- **TEXT PASSAGE**
■ ■ ■ ■

Revue Noire is a specialist publisher of books and web material relating to African contemporary art and culture, based in France. From 1991 to 2001, Editions Revue Noire published the printed quarterly magazine Revue Noire. Since 2001 it has specialized in books, exhibitions, and online content.

History 
Revue Noire was created in 1991 in Paris with the objective of demonstrating that "there is art in Africa". The name relates to the Revue Blanche, a French magazine of the Fifties, to Josephine Baker and to Paris of the Thirties when there was a discussion about "revues nègres".

■ ■ ■ ■

- **REQUIREMENT A**
List the three things that, according to the Revue Noire text, the publisher has specialized in since 2001.

■ ■ ■ ■

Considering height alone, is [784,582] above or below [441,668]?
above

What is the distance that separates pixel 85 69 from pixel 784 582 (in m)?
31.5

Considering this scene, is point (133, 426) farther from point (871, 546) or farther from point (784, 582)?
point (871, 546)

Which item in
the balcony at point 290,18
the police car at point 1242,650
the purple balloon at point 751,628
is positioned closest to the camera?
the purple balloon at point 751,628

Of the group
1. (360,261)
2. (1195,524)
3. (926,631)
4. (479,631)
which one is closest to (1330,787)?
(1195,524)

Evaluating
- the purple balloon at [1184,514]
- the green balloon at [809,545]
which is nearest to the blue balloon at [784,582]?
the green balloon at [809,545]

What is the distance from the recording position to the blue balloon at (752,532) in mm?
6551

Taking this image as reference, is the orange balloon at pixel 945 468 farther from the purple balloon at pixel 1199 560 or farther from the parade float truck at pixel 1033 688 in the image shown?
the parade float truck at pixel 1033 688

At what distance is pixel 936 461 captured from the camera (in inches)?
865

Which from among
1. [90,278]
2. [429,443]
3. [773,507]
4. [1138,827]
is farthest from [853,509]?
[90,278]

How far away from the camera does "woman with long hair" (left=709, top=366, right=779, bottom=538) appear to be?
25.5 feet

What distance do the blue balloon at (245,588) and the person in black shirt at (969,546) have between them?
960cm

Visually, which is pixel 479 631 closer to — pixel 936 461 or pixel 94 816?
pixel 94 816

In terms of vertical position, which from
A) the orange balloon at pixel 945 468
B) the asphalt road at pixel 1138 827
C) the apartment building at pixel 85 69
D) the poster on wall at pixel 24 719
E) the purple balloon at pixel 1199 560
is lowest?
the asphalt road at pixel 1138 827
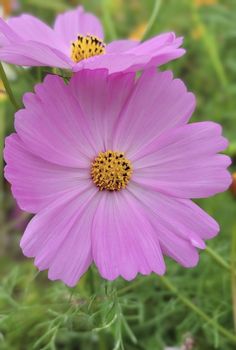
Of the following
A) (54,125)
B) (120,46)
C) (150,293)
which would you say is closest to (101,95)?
(54,125)

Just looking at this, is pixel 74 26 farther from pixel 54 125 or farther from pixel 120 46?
pixel 54 125

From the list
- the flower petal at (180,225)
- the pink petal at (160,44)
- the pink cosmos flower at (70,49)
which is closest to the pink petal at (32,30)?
the pink cosmos flower at (70,49)

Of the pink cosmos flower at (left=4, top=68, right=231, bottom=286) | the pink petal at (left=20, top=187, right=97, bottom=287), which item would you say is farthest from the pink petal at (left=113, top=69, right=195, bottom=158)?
the pink petal at (left=20, top=187, right=97, bottom=287)

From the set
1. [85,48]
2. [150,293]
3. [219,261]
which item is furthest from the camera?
[150,293]

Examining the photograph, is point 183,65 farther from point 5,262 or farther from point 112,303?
point 112,303

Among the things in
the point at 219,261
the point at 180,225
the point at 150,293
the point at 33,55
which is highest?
the point at 33,55

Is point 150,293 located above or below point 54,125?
below

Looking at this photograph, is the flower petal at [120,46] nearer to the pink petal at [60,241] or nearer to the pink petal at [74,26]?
the pink petal at [74,26]
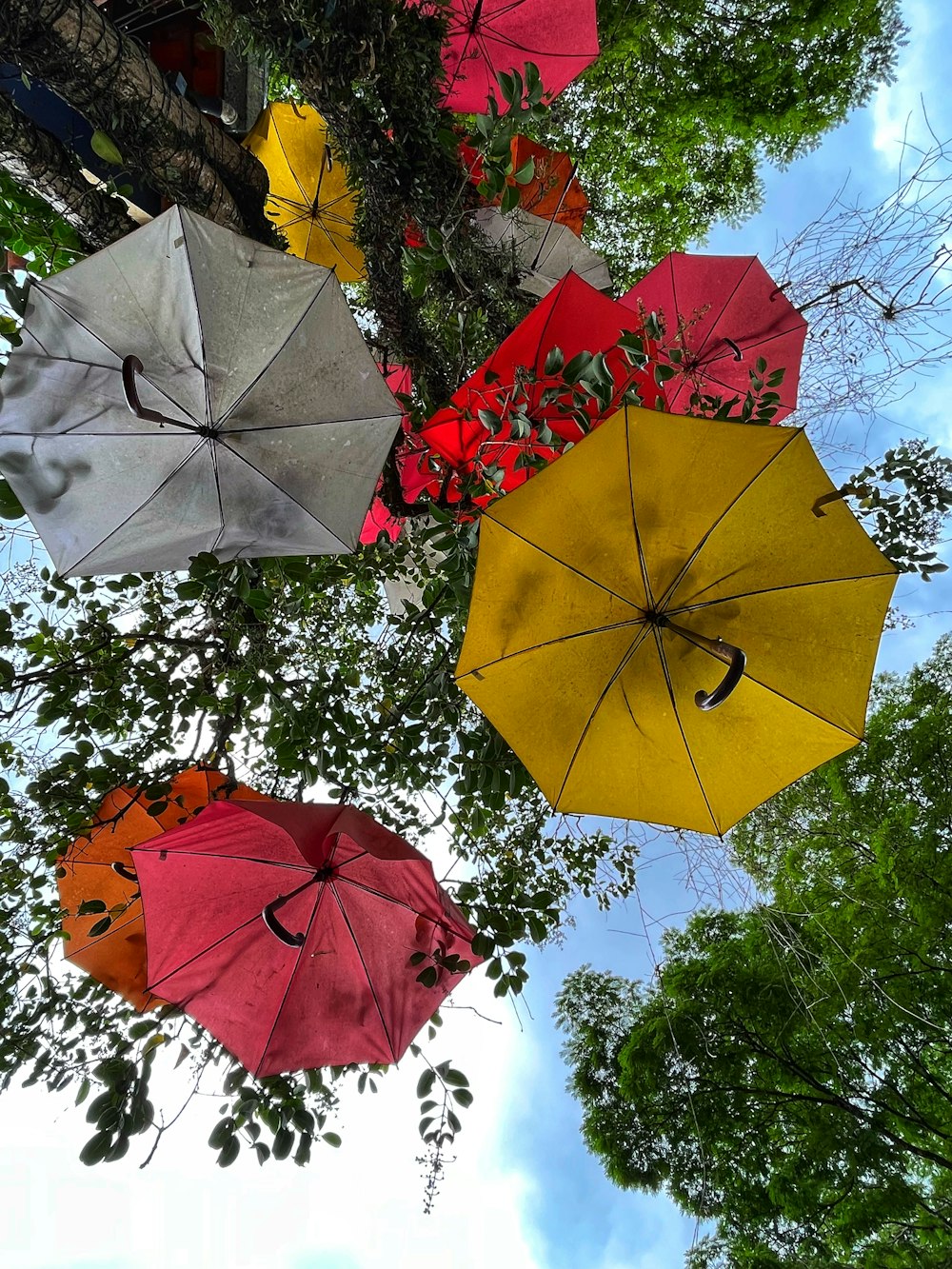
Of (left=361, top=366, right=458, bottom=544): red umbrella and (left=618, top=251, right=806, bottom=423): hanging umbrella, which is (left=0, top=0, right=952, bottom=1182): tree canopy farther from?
(left=618, top=251, right=806, bottom=423): hanging umbrella

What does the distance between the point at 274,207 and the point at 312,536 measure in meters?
5.61

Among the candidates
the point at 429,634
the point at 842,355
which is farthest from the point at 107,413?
the point at 842,355

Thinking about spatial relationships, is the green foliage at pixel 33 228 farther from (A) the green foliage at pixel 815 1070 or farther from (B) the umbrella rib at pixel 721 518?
(A) the green foliage at pixel 815 1070

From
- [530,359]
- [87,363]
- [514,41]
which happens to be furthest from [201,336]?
[514,41]

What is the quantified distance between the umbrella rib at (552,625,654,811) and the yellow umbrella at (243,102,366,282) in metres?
5.37

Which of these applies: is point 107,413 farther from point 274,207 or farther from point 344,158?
point 274,207

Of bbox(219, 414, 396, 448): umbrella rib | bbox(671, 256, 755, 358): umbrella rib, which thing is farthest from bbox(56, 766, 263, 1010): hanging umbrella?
bbox(671, 256, 755, 358): umbrella rib

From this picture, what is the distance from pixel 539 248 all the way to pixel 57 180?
360 cm

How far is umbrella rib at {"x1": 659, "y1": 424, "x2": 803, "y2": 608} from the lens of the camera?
7.63ft

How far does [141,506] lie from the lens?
2934mm

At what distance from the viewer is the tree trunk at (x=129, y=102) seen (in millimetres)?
3092

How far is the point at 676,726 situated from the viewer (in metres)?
2.68

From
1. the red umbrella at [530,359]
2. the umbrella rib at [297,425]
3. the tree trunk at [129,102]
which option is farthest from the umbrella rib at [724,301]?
the tree trunk at [129,102]

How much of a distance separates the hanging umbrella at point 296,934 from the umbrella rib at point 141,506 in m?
1.22
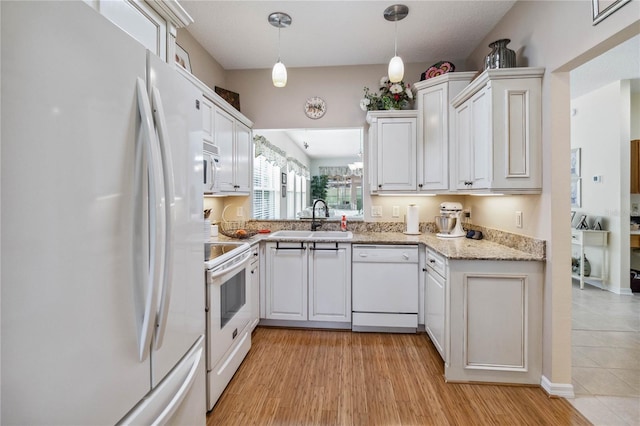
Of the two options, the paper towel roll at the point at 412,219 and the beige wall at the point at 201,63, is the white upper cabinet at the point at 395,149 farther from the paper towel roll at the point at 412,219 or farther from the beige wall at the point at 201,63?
the beige wall at the point at 201,63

■ ■ ■ ■

- **REQUIREMENT B**
Starting at the line of the records that has "How far is the" and stopping at the end of the records, give the lines again with "umbrella rib" swapped for "umbrella spoke" and nothing else altered. Omit the pictures.

- **TASK ANSWER A**
books, exhibitions, online content

- **TASK ANSWER B**
How far is the point at 676,726 situated from the viewer (in metres)?
2.68

From
1. the red umbrella at [530,359]
2. the umbrella spoke at [297,425]
3. the tree trunk at [129,102]
which option is farthest from the umbrella spoke at [724,301]?
the tree trunk at [129,102]

How much of a distance separates the hanging umbrella at point 296,934 from the umbrella spoke at point 141,506 in m?
1.22
Of the two options, the paper towel roll at the point at 412,219 and the beige wall at the point at 201,63, is the white upper cabinet at the point at 395,149 farther from the paper towel roll at the point at 412,219 or farther from the beige wall at the point at 201,63?
the beige wall at the point at 201,63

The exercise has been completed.